Ручьев сразу поскучнел.

— А… — пробормотал он, — ну ладно. Вернетесь — встретимся…

— Не раньше? — Таня улыбнулась.

Но Ручьев не понял намека.

Он пожал Тане руку и торопливо зашагал в казарму.

А Таня начала убирать со стола.

Было уже больше одиннадцати, когда раздался осторожный стук в дверь.

Чуть не разбив чашку, Таня бросилась открывать.

— Что случилось! — воскликнула она, распахнув дверь.

— Ничего. А что могло случиться? — удивился стоявший на пороге Копылов.

— Ах, это ты, — разочарованно пробормотала Таня, — проходи. Чаю хочешь?

— Хочу! — Копылов радостно потер руки. — А не поздно? Рена не спит? Иду, понимаешь, вижу свет, решил зайти. Ничего?

— Да ничего, ничего, шинель-то сними. Так и будешь в шинели чай пить?

— Слушай, Таня, я ненадолго, — сказал Копылов, снимая шинель, фуражку и с удобством располагаясь у стола, — я насчет Ручьева.

Таня, направившаяся было с чайником на кухню, быстро вернулась.

— Понимаешь, — неторопливо рассуждал Копылов, выбирая в вазочке печенье побольше, — ты же завтра на сбор, так? Через три дня я привезу его туда. Сделаем как договорились. Летим втроем. Надо решить, кто прыгнет первым, ты или я. Вторым-то он. Это ясно. А вот кто первым — надо решить.

— Решать нечего — ты! — Голос Тани хлопнул, как выстрел.

Копылов удивленно посмотрел на нее, остановив руку с печеньем на полпути.

— Я не против, но если он опять заробеет, лучше, чтоб я с ним остался в самолете.

— Я прыгну после него!

— Да пожалуйста. Чего ты развоевалась? Не понимаю…
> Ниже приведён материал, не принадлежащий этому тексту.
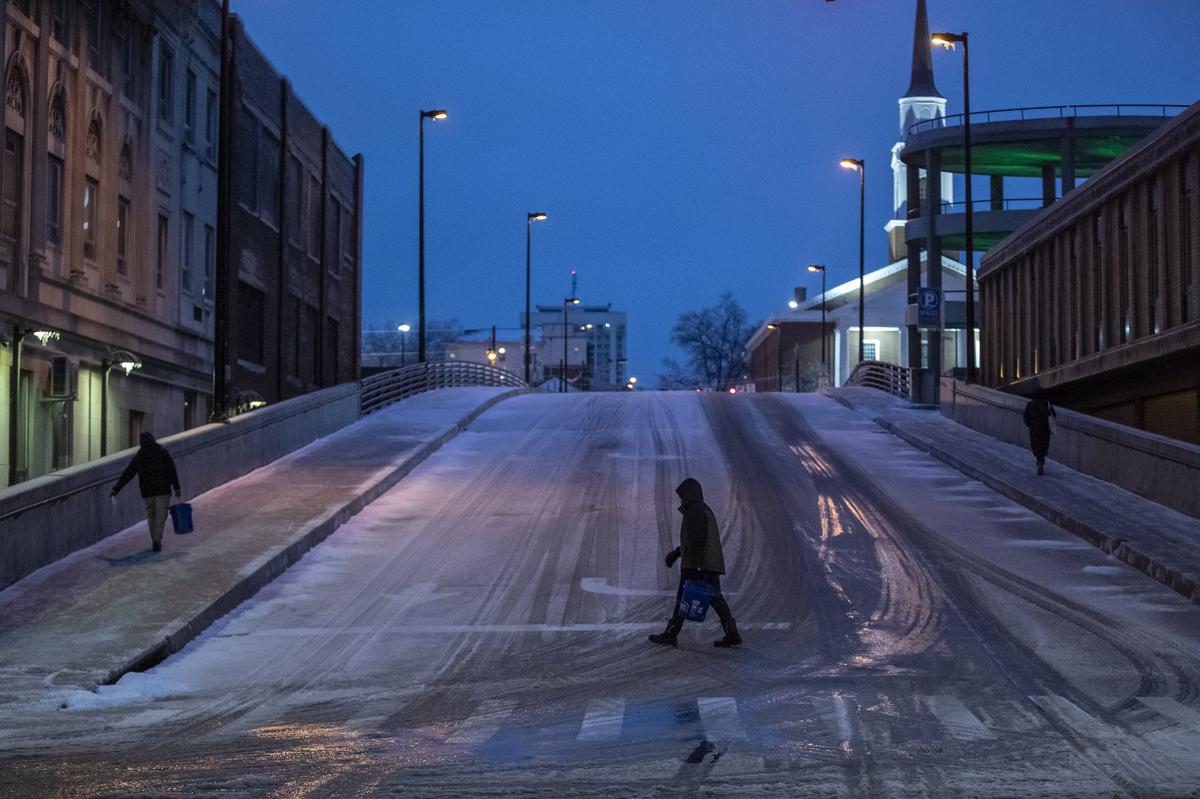 Snow and ice cause a difficult morning commute in Lexington, Ky. on Thursday, Feb. 11, 2021. City officials advised people to stay home if at all possible due to hazardous road conditions.
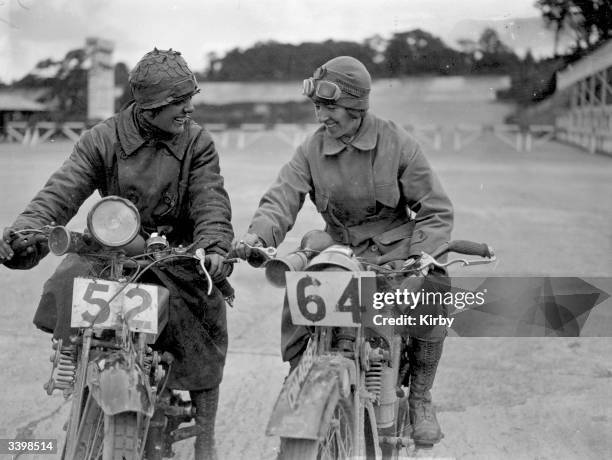 Miss E Foley and Miss L Ball on their motorcycles at the International Six Days Reliability Trials at Brooklands race track.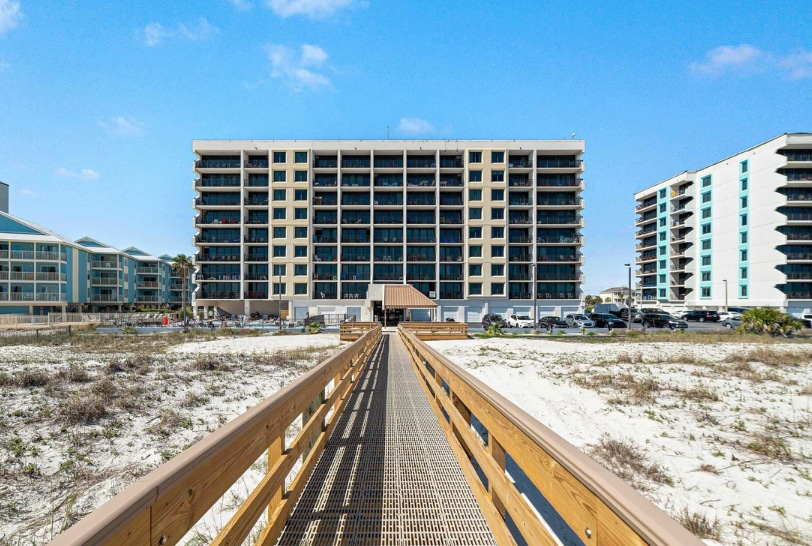 A wooden boardwalk leads to the low-rise condo building nestled along the beach. The structure features multiple floors with several balconies. Soft white sand surrounds the area, providing direct access to the beach, framed by clear blue skies.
— Все. Кончили этот разговор, — резко сказала Таня и вышла, оставив Копылова в недоумении.

Глава XII

Это ужасно! Мать решила лично проверить, как служит ее любимое дитя, она намерена приехать. Вопрос с переводом все никак не решится.

Не знаю, что делать. Исчерпал все возможности. Единственное, что остается, это написать, будто отправили на задание куда-нибудь далеко. Но, зная ее характер, могу представить, что она как раз и воспользуется моим отсутствием, чтобы «нанести визит» Ладейникову. Что делать? Может быть, написать отцу конфиденциально?
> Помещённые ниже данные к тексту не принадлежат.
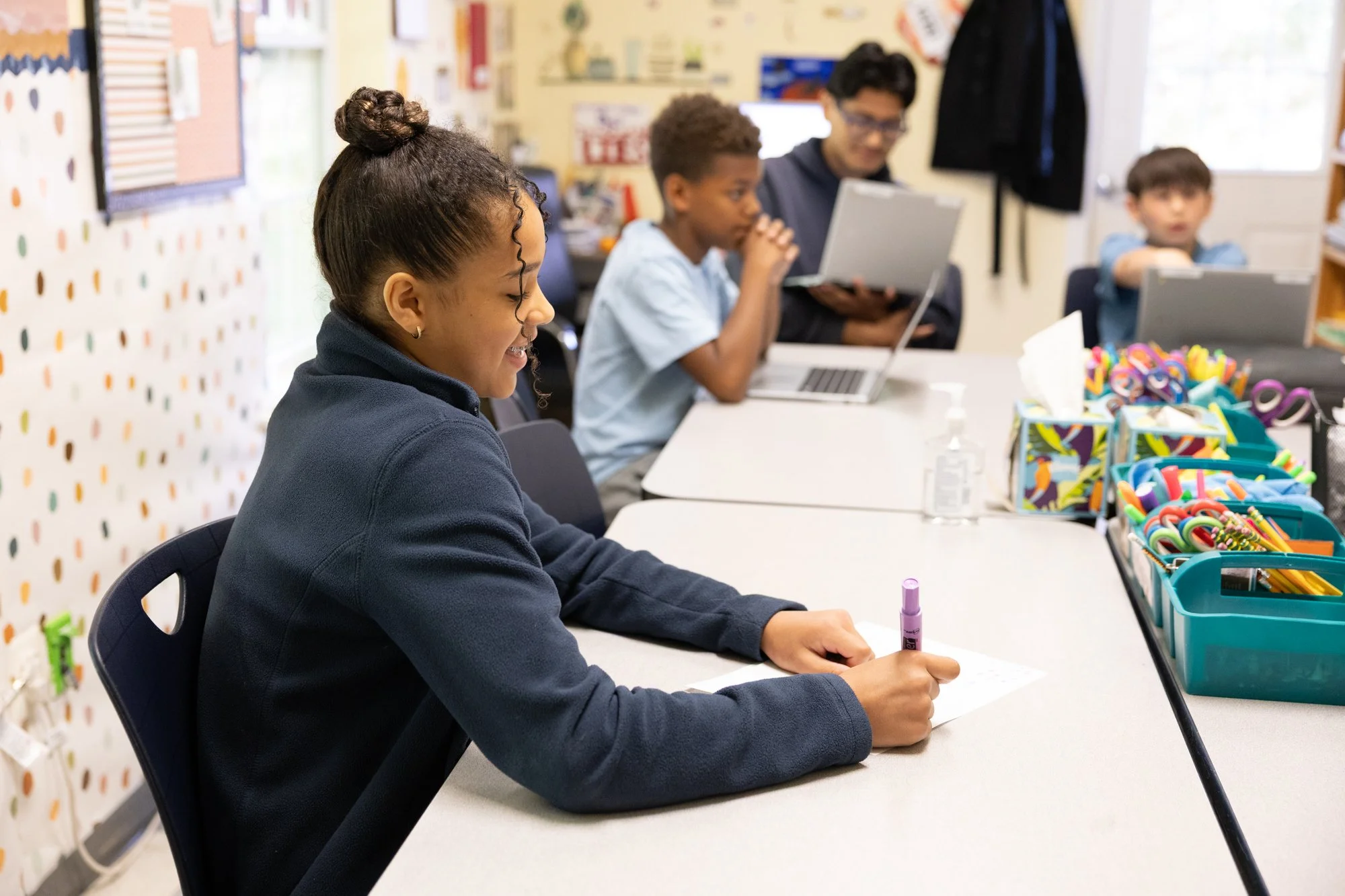 A young girl sitting at a table with a purple marker in her hand, smiling as she writes on paper, with colorful school supplies in front of her. In the background, three children and an adult with a laptop are engaged in a classroom setting.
А служба идет. Недавно у меня был разговор с гвардии рядовым Сосновским.

Подходит ко мне и вопрошает:

— Слушай, Ручьев, как тебе эти ребята нравятся — стажеры?

— Нравятся. — говорю.

Ребята действительно классные. Они кончают училище и у нас стажируются. Прямо как на подбор. На груди аж места не хватает — все разрядники, все специалисты, инструкторы, отличники.

Стреляют лучше всех, в спортгородке первые, в кроссах первые. Все знают, все умеют. Сам черт им не брат. Отчаянные ребята.

Между прочим, по-английски говорят дай бог — ведь после училища они помимо военной специальности получают диплом переводчика-референта.

Иногда я им жутко завидую. Представляю на их месте себя. Бесстрашный гвардеец Анатолий Ручьев! Все-таки в нашем роде войск романтики будь здоров. Одна форма чего стоит: голубые береты, голубые тельняшки…

Так вот, подходит Сосновский.

— В училище хочу рапорт подавать, — говорит.

— В училище? — спрашиваю. — Ты не того, к врачам не заходил? — Потрогал ему лоб. — Ты знаешь, что это на вето жизнь? Раз хоть одна звездочка появилась на погонах, все. Останешься в армии навсегда. И между прочим, лейтенантская звезда не обязательно превращается потом в маршальскую.

— Да я знаю… — тянет.

— Ну, а раз знаешь, так чего ж ты? Инженером ведь хотел стать.

— Ну и что, одно другому по мешает. Сначала училище, потом академия. По-твоему, командир-десантник не может кончить инженерную академию?

— Не знаю, — говорю, — может быть. А вот такая жизнь?

— Какая жизнь?

— Ты пойми, — втолковываю, — вставать ни свет ни заря, ложиться неизвестно когда, учения, тревоги, начальство требует, подчиненные, вроде нас с тобой гаврики, подводят, сегодня здесь, завтра за тысячу километров перебросят! Это жизнь?

— Жизнь, — говорит. — Представь себе, жизнь! А что, приходить на работу к девяти, уходить в шесть, весь день брюки протирать, налокотники носить лучше? Мне, между прочим, еще двадцати нет. Я еще насидеться успею. Вот ты говоришь: учения, переезды. А по-моему, это здорово! Новые края, новые города, новые люди. Это ж и есть романтика!